Every pregnant lady has horror stories about boundry stomping - seems like everyone you meet has an opinion they're dying to share about birthing, naming, eating, diapering, ultrasounds, and more. It's worse when you're a public person (say like a celebrity, public official, or business owner) and even more extreme when you've INVITED the world to participate in this very personal experience like Jenna and Billy do. What if the woman who bought the naming rights decides to name your baby after her two dying cats? Or the gender announcement turns into a political statement?

The great thing about novellas is that they're quick. The disadvantage is they're over before you know it. This is a great story with relatable characters even in their eccentricity, and it could be used as a morality tale for every 21st century prospective parent.

Thursday, September 18, 2014

The Unlikely Pilgrimage of Harold Fry by Rachel Joyce

One day recent retiree Harold Fry walks down to the mailbox to post a letter. The walk feels so good he decides to wait 'til he reaches the next letter box - then the next, and the next. Suddenly, the letter he was going to send seems insubstantial; his message requires more. Next thing you know, Harold has decided to walk the length of England. Immediately. With no planning. In yachting shoes.
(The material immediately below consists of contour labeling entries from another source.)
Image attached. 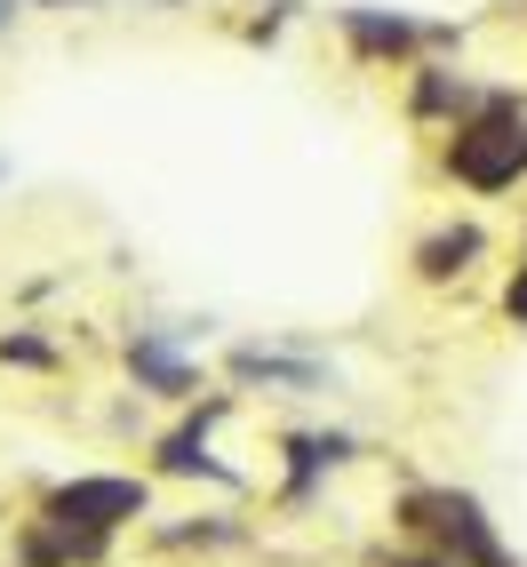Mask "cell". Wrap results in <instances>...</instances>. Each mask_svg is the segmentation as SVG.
I'll list each match as a JSON object with an SVG mask.
<instances>
[{
  "mask_svg": "<svg viewBox=\"0 0 527 567\" xmlns=\"http://www.w3.org/2000/svg\"><path fill=\"white\" fill-rule=\"evenodd\" d=\"M447 176L472 184V193H512V184L527 176V112L512 96L479 104L456 128V144H447Z\"/></svg>",
  "mask_w": 527,
  "mask_h": 567,
  "instance_id": "6da1fadb",
  "label": "cell"
},
{
  "mask_svg": "<svg viewBox=\"0 0 527 567\" xmlns=\"http://www.w3.org/2000/svg\"><path fill=\"white\" fill-rule=\"evenodd\" d=\"M407 527H424V536L447 551V559H464V567H512L504 544H496V527L479 519L472 496H456V487H416V496L400 504Z\"/></svg>",
  "mask_w": 527,
  "mask_h": 567,
  "instance_id": "7a4b0ae2",
  "label": "cell"
},
{
  "mask_svg": "<svg viewBox=\"0 0 527 567\" xmlns=\"http://www.w3.org/2000/svg\"><path fill=\"white\" fill-rule=\"evenodd\" d=\"M144 512V480H72V487H56L49 496V519H72V527H121V519H136Z\"/></svg>",
  "mask_w": 527,
  "mask_h": 567,
  "instance_id": "3957f363",
  "label": "cell"
},
{
  "mask_svg": "<svg viewBox=\"0 0 527 567\" xmlns=\"http://www.w3.org/2000/svg\"><path fill=\"white\" fill-rule=\"evenodd\" d=\"M335 24H344L352 49H368V56H407L416 41H447V32H416L407 17H375V9H335Z\"/></svg>",
  "mask_w": 527,
  "mask_h": 567,
  "instance_id": "277c9868",
  "label": "cell"
},
{
  "mask_svg": "<svg viewBox=\"0 0 527 567\" xmlns=\"http://www.w3.org/2000/svg\"><path fill=\"white\" fill-rule=\"evenodd\" d=\"M216 415H224V400H208L184 432H168V440H161V472H216L224 487H232V472H224V464L208 456V424H216Z\"/></svg>",
  "mask_w": 527,
  "mask_h": 567,
  "instance_id": "5b68a950",
  "label": "cell"
},
{
  "mask_svg": "<svg viewBox=\"0 0 527 567\" xmlns=\"http://www.w3.org/2000/svg\"><path fill=\"white\" fill-rule=\"evenodd\" d=\"M128 368H136L153 392H168V400L193 392V368H184V360L168 352V336H136V344H128Z\"/></svg>",
  "mask_w": 527,
  "mask_h": 567,
  "instance_id": "8992f818",
  "label": "cell"
},
{
  "mask_svg": "<svg viewBox=\"0 0 527 567\" xmlns=\"http://www.w3.org/2000/svg\"><path fill=\"white\" fill-rule=\"evenodd\" d=\"M472 256H479V224H447V233H432V240L416 248V272H424V280H456Z\"/></svg>",
  "mask_w": 527,
  "mask_h": 567,
  "instance_id": "52a82bcc",
  "label": "cell"
},
{
  "mask_svg": "<svg viewBox=\"0 0 527 567\" xmlns=\"http://www.w3.org/2000/svg\"><path fill=\"white\" fill-rule=\"evenodd\" d=\"M288 456H296V480H288V496H304V487H312L328 464H344V456H352V440H335V432H312V440H288Z\"/></svg>",
  "mask_w": 527,
  "mask_h": 567,
  "instance_id": "ba28073f",
  "label": "cell"
},
{
  "mask_svg": "<svg viewBox=\"0 0 527 567\" xmlns=\"http://www.w3.org/2000/svg\"><path fill=\"white\" fill-rule=\"evenodd\" d=\"M232 368L256 375V384H296V392H312V384H320V368H312V360H280V352H256V344H248Z\"/></svg>",
  "mask_w": 527,
  "mask_h": 567,
  "instance_id": "9c48e42d",
  "label": "cell"
},
{
  "mask_svg": "<svg viewBox=\"0 0 527 567\" xmlns=\"http://www.w3.org/2000/svg\"><path fill=\"white\" fill-rule=\"evenodd\" d=\"M0 360H17V368H49L56 352L41 344V336H0Z\"/></svg>",
  "mask_w": 527,
  "mask_h": 567,
  "instance_id": "30bf717a",
  "label": "cell"
},
{
  "mask_svg": "<svg viewBox=\"0 0 527 567\" xmlns=\"http://www.w3.org/2000/svg\"><path fill=\"white\" fill-rule=\"evenodd\" d=\"M504 312L527 328V264H519V272H512V288H504Z\"/></svg>",
  "mask_w": 527,
  "mask_h": 567,
  "instance_id": "8fae6325",
  "label": "cell"
},
{
  "mask_svg": "<svg viewBox=\"0 0 527 567\" xmlns=\"http://www.w3.org/2000/svg\"><path fill=\"white\" fill-rule=\"evenodd\" d=\"M384 567H464V559H447V551H440V559H384Z\"/></svg>",
  "mask_w": 527,
  "mask_h": 567,
  "instance_id": "7c38bea8",
  "label": "cell"
},
{
  "mask_svg": "<svg viewBox=\"0 0 527 567\" xmlns=\"http://www.w3.org/2000/svg\"><path fill=\"white\" fill-rule=\"evenodd\" d=\"M9 17H17V0H0V24H9Z\"/></svg>",
  "mask_w": 527,
  "mask_h": 567,
  "instance_id": "4fadbf2b",
  "label": "cell"
}]
</instances>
The book follow's Harold's walk and his mindframe; the time alone and the exertion on his unprepared body wreak havoc with his mental state. Will he make it? Why in the heck is he doing this? And why can't he and Maureen just TALK to one another!?

It's a lovely book full of ups, downs, and good intentions. Harold may be a little loony, but his heart is in the right place. You'll want to find out how this walk ends.



Tuesday, July 29, 2014

Shadow of Night by Deborah Harkness

What happens when you throw a modern female historian into 16th century England - does she know as much as she thinks? Can she cope? That's just what happens in this installment of the search for the rare alchemical book Ashmole 782.
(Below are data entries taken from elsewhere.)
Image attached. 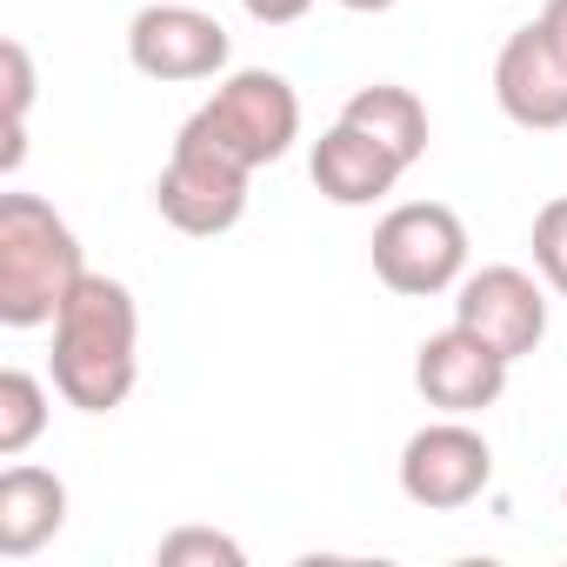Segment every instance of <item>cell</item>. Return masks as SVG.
<instances>
[{
  "label": "cell",
  "mask_w": 567,
  "mask_h": 567,
  "mask_svg": "<svg viewBox=\"0 0 567 567\" xmlns=\"http://www.w3.org/2000/svg\"><path fill=\"white\" fill-rule=\"evenodd\" d=\"M247 181H254V167H240L234 154H220V147H207L194 134H174V154H167V167L154 181V207H161V220L174 234L214 240V234L240 227Z\"/></svg>",
  "instance_id": "5"
},
{
  "label": "cell",
  "mask_w": 567,
  "mask_h": 567,
  "mask_svg": "<svg viewBox=\"0 0 567 567\" xmlns=\"http://www.w3.org/2000/svg\"><path fill=\"white\" fill-rule=\"evenodd\" d=\"M181 134L207 141V147H220V154H234L240 167L260 174L301 141V94L274 68H240L181 121Z\"/></svg>",
  "instance_id": "3"
},
{
  "label": "cell",
  "mask_w": 567,
  "mask_h": 567,
  "mask_svg": "<svg viewBox=\"0 0 567 567\" xmlns=\"http://www.w3.org/2000/svg\"><path fill=\"white\" fill-rule=\"evenodd\" d=\"M348 14H388V8H401V0H341Z\"/></svg>",
  "instance_id": "20"
},
{
  "label": "cell",
  "mask_w": 567,
  "mask_h": 567,
  "mask_svg": "<svg viewBox=\"0 0 567 567\" xmlns=\"http://www.w3.org/2000/svg\"><path fill=\"white\" fill-rule=\"evenodd\" d=\"M560 507H567V487H560Z\"/></svg>",
  "instance_id": "21"
},
{
  "label": "cell",
  "mask_w": 567,
  "mask_h": 567,
  "mask_svg": "<svg viewBox=\"0 0 567 567\" xmlns=\"http://www.w3.org/2000/svg\"><path fill=\"white\" fill-rule=\"evenodd\" d=\"M227 54H234L227 28L214 14L187 8V0H147V8L127 21V61L147 81H167V87L214 81V74H227Z\"/></svg>",
  "instance_id": "8"
},
{
  "label": "cell",
  "mask_w": 567,
  "mask_h": 567,
  "mask_svg": "<svg viewBox=\"0 0 567 567\" xmlns=\"http://www.w3.org/2000/svg\"><path fill=\"white\" fill-rule=\"evenodd\" d=\"M308 174H315V187H321L334 207H374V200H388V194L401 187L408 161H401L394 147H381L374 134H361V127L334 121V127L315 141Z\"/></svg>",
  "instance_id": "11"
},
{
  "label": "cell",
  "mask_w": 567,
  "mask_h": 567,
  "mask_svg": "<svg viewBox=\"0 0 567 567\" xmlns=\"http://www.w3.org/2000/svg\"><path fill=\"white\" fill-rule=\"evenodd\" d=\"M494 101L527 134L567 127V54L554 48V34L540 21H527V28H514L501 41V54H494Z\"/></svg>",
  "instance_id": "10"
},
{
  "label": "cell",
  "mask_w": 567,
  "mask_h": 567,
  "mask_svg": "<svg viewBox=\"0 0 567 567\" xmlns=\"http://www.w3.org/2000/svg\"><path fill=\"white\" fill-rule=\"evenodd\" d=\"M141 381V308L114 274H87L54 315V394L81 414H114Z\"/></svg>",
  "instance_id": "1"
},
{
  "label": "cell",
  "mask_w": 567,
  "mask_h": 567,
  "mask_svg": "<svg viewBox=\"0 0 567 567\" xmlns=\"http://www.w3.org/2000/svg\"><path fill=\"white\" fill-rule=\"evenodd\" d=\"M0 61H8V141H0V174H21V161H28V107H34V54L21 41H8Z\"/></svg>",
  "instance_id": "15"
},
{
  "label": "cell",
  "mask_w": 567,
  "mask_h": 567,
  "mask_svg": "<svg viewBox=\"0 0 567 567\" xmlns=\"http://www.w3.org/2000/svg\"><path fill=\"white\" fill-rule=\"evenodd\" d=\"M161 567H240L247 547L234 534H214V527H174L161 547H154Z\"/></svg>",
  "instance_id": "17"
},
{
  "label": "cell",
  "mask_w": 567,
  "mask_h": 567,
  "mask_svg": "<svg viewBox=\"0 0 567 567\" xmlns=\"http://www.w3.org/2000/svg\"><path fill=\"white\" fill-rule=\"evenodd\" d=\"M487 481H494V447L467 414H441V421L414 427L401 447V494L427 514H454V507L481 501Z\"/></svg>",
  "instance_id": "6"
},
{
  "label": "cell",
  "mask_w": 567,
  "mask_h": 567,
  "mask_svg": "<svg viewBox=\"0 0 567 567\" xmlns=\"http://www.w3.org/2000/svg\"><path fill=\"white\" fill-rule=\"evenodd\" d=\"M341 121H348V127H361V134H374L381 147H394L408 167L427 154V107H421V94H414V87H394V81L354 87V94H348V107H341Z\"/></svg>",
  "instance_id": "13"
},
{
  "label": "cell",
  "mask_w": 567,
  "mask_h": 567,
  "mask_svg": "<svg viewBox=\"0 0 567 567\" xmlns=\"http://www.w3.org/2000/svg\"><path fill=\"white\" fill-rule=\"evenodd\" d=\"M48 434V381L28 368H0V454L21 461Z\"/></svg>",
  "instance_id": "14"
},
{
  "label": "cell",
  "mask_w": 567,
  "mask_h": 567,
  "mask_svg": "<svg viewBox=\"0 0 567 567\" xmlns=\"http://www.w3.org/2000/svg\"><path fill=\"white\" fill-rule=\"evenodd\" d=\"M240 8H247V21H260V28H295V21L315 14V0H240Z\"/></svg>",
  "instance_id": "18"
},
{
  "label": "cell",
  "mask_w": 567,
  "mask_h": 567,
  "mask_svg": "<svg viewBox=\"0 0 567 567\" xmlns=\"http://www.w3.org/2000/svg\"><path fill=\"white\" fill-rule=\"evenodd\" d=\"M527 247H534V274L567 301V194L540 200V214H534V227H527Z\"/></svg>",
  "instance_id": "16"
},
{
  "label": "cell",
  "mask_w": 567,
  "mask_h": 567,
  "mask_svg": "<svg viewBox=\"0 0 567 567\" xmlns=\"http://www.w3.org/2000/svg\"><path fill=\"white\" fill-rule=\"evenodd\" d=\"M534 21H540V28L554 34V48L567 54V0H540V14H534Z\"/></svg>",
  "instance_id": "19"
},
{
  "label": "cell",
  "mask_w": 567,
  "mask_h": 567,
  "mask_svg": "<svg viewBox=\"0 0 567 567\" xmlns=\"http://www.w3.org/2000/svg\"><path fill=\"white\" fill-rule=\"evenodd\" d=\"M507 368L514 361H501L481 334H467L461 321H447L441 334H427L421 348H414V388H421V401L427 408H441V414H487L501 394H507Z\"/></svg>",
  "instance_id": "9"
},
{
  "label": "cell",
  "mask_w": 567,
  "mask_h": 567,
  "mask_svg": "<svg viewBox=\"0 0 567 567\" xmlns=\"http://www.w3.org/2000/svg\"><path fill=\"white\" fill-rule=\"evenodd\" d=\"M454 321L481 334L501 361H520L547 341V280L527 267H474L454 288Z\"/></svg>",
  "instance_id": "7"
},
{
  "label": "cell",
  "mask_w": 567,
  "mask_h": 567,
  "mask_svg": "<svg viewBox=\"0 0 567 567\" xmlns=\"http://www.w3.org/2000/svg\"><path fill=\"white\" fill-rule=\"evenodd\" d=\"M368 254H374V280L401 301L454 295L467 274V220L447 200H401L381 214Z\"/></svg>",
  "instance_id": "4"
},
{
  "label": "cell",
  "mask_w": 567,
  "mask_h": 567,
  "mask_svg": "<svg viewBox=\"0 0 567 567\" xmlns=\"http://www.w3.org/2000/svg\"><path fill=\"white\" fill-rule=\"evenodd\" d=\"M87 280L81 234L41 194H0V321L8 328H54L68 295Z\"/></svg>",
  "instance_id": "2"
},
{
  "label": "cell",
  "mask_w": 567,
  "mask_h": 567,
  "mask_svg": "<svg viewBox=\"0 0 567 567\" xmlns=\"http://www.w3.org/2000/svg\"><path fill=\"white\" fill-rule=\"evenodd\" d=\"M68 527V481L54 467L14 461L0 474V560H28Z\"/></svg>",
  "instance_id": "12"
}]
</instances>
Second in the All Souls Trilogy that began with A Discovery of Witches, this novel continues both the love story and the epic quest of historian witch Diana Bishop and her scientist vampire Matthew Clairemont. And while I devoured the first book in practically a single sitting, this one I enjoyed in audiobook format, spread over 24 hours and several weeks in the car. (This audio version read by Jennifer Ikeda is outstanding.)

Diana and Matthew mission in the time travel is twofold: study up on Diana's previously untapped powers of witchcraft, and attempt to lay hands on the Ashmole manuscript before it's torn apart. They slip into Matthew's own actual past, which creates some new challenges - since he was at that time a sworn enemy of witches but suddenly not only consorts with one but marries her.

These arrangements allows Diana a unique peek into Matthew's past, as she gets to meet long-dead friends, enemies, and family, but she also gains a deeper understanding for a long-lifed vampire's very necessary half-truths, constant goodbyes, and ever-shifting personas.

This book's a bit of a whimsy - a historical story stuck in the middle of a contemporary series. And it's fun to read; the fish-out-of-water element of dealing with a patriarchal, monarchical society puts Diana on unsure footing from the start.


Monday, June 30, 2014

Landline by Rainbow Rowell

Is love enough, or does it take more to make a marriage work?

When a chance at her dream job interferes with Christmas, sitcom-writer Georgie's husband and kids go on to Omaha without her. That leaves her free to work - or does it mean that Neal just left her? Everybody's got their own theory.

Which all leaves Georgie a bit out-of-sorts. Neal's not answering his phone, her battery's gone kaput, and her Mom wants her to come over for a sympathy dinner. Georgie finally reaches Neal's mother's house in Omaha from her old bedroom at her mom's house, but something seems ... off.

This adult novel by YA wundkind Rowell is a fluffy bit of fiction with the kind of real-world, flawed and relatable characters she does so well. Georgie's certainly not perfect - but do you have to be perfect to deserve love?

Rainbow Rowell's books make me want to curl up in a quilted cloud and get lost, uninterrupted until I've turned the final page. 2013 was certainly the year her star exploded, but I think so far we've only seen the tip of her talent's enormous iceburg.